Facebook and social media are another offender, they also use words to create drama, excitement, and fear. Then there are individual bloggers who also traffic in hyperbole, often around themes of racism, conspiracy theories, the collapse of civilization.

Let me also give a dishonorable mention to the Seattle Public School system that is now leading children on a protest against the presidential inauguration since the election has allegedly been stolen and democracy has now collapsed.

And there is some Christian leadership that has really dropped the ball too, in my opinion. “Let not your heart be troubled,” versus, “be afraid, be very afraid.” Not good.

I’m a huge fan of free speech, but  with freedom comes responsibility. So in my view it is just flat-out wrong, immoral, to use words to spread fear, panic, and hysteria.

Anybody remember War of The Worlds? In 1938, the tale was presented on the radio in it’s breaking news format and some people were unable to discern fiction from reality. There were some pockets of hysteria and panic because a few people really believed the Martians had landed and invaded. Later episodes, including television, had a disclaimer running so as to prevent panic in the streets.

In the “olden days” we had a sense of moral responsibility, men’s honor and integrity lead us to hold some principles dear, like you don’t frighten the woman and children, you don’t create fear and panic in the streets, you don’t throw civilization into chaos. These are such quaint notions today they almost sound funny. Today we practically worship fear mongering and enjoy trying to sow chaos.

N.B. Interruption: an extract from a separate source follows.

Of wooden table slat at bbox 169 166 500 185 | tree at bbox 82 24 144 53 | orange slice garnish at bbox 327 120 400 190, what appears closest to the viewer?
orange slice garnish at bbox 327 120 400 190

Myself, it’s not a political issue, as in I don’t care what side you’re on. You could be some anarchist hoping to inspire panic and fear over an alien invasion. It’s not the politics, it’s the behavior, the irresponsibility with our words, the attempts to radicalize people, the desire to sow chaos.

Much like that 1938 episode of War of the Worlds, the number of people who actually fall headfirst into your hyperbole may be small, but it’s still not okay, it’s still wrong, it’s still immoral. The fact that a million people read your words and only one set themselves on fire or only one shot up a church or only one is now facing rape charges, is not an excuse.

There is blood on your hands, that simple.

Naturally I can’t fix it all, nor do I want to pass laws, nor do I want to attack individuals. (Well, 2 or 3 I would really enjoy smacking upside the head, but that’s beside the point.) What I really want is for us to just start taking some responsibility for the words we write and paying attention to what kind of message we’re sending.

Seattle Public School kids, those who have surrendered their critical thinking skills anyway, now probably believe we’re living in a post apocalyptic colony of dystopian refugees and that democracy has completely collapsed and we’ve been invaded by Russian trolls.

As you think, so go you. We create our own little subjective worlds and behave accordingly.

Some of us are pretty level headed, but then there are the kids who don’t really have wisdom and experience yet, there are the broken and wounded, some mentally ill, others isolated and unable to discern, and there are also paid provocateurs. We all have a responsibility to use our words to sow some calm, some order, and some peace in the world. That stuff matters and it can save lives.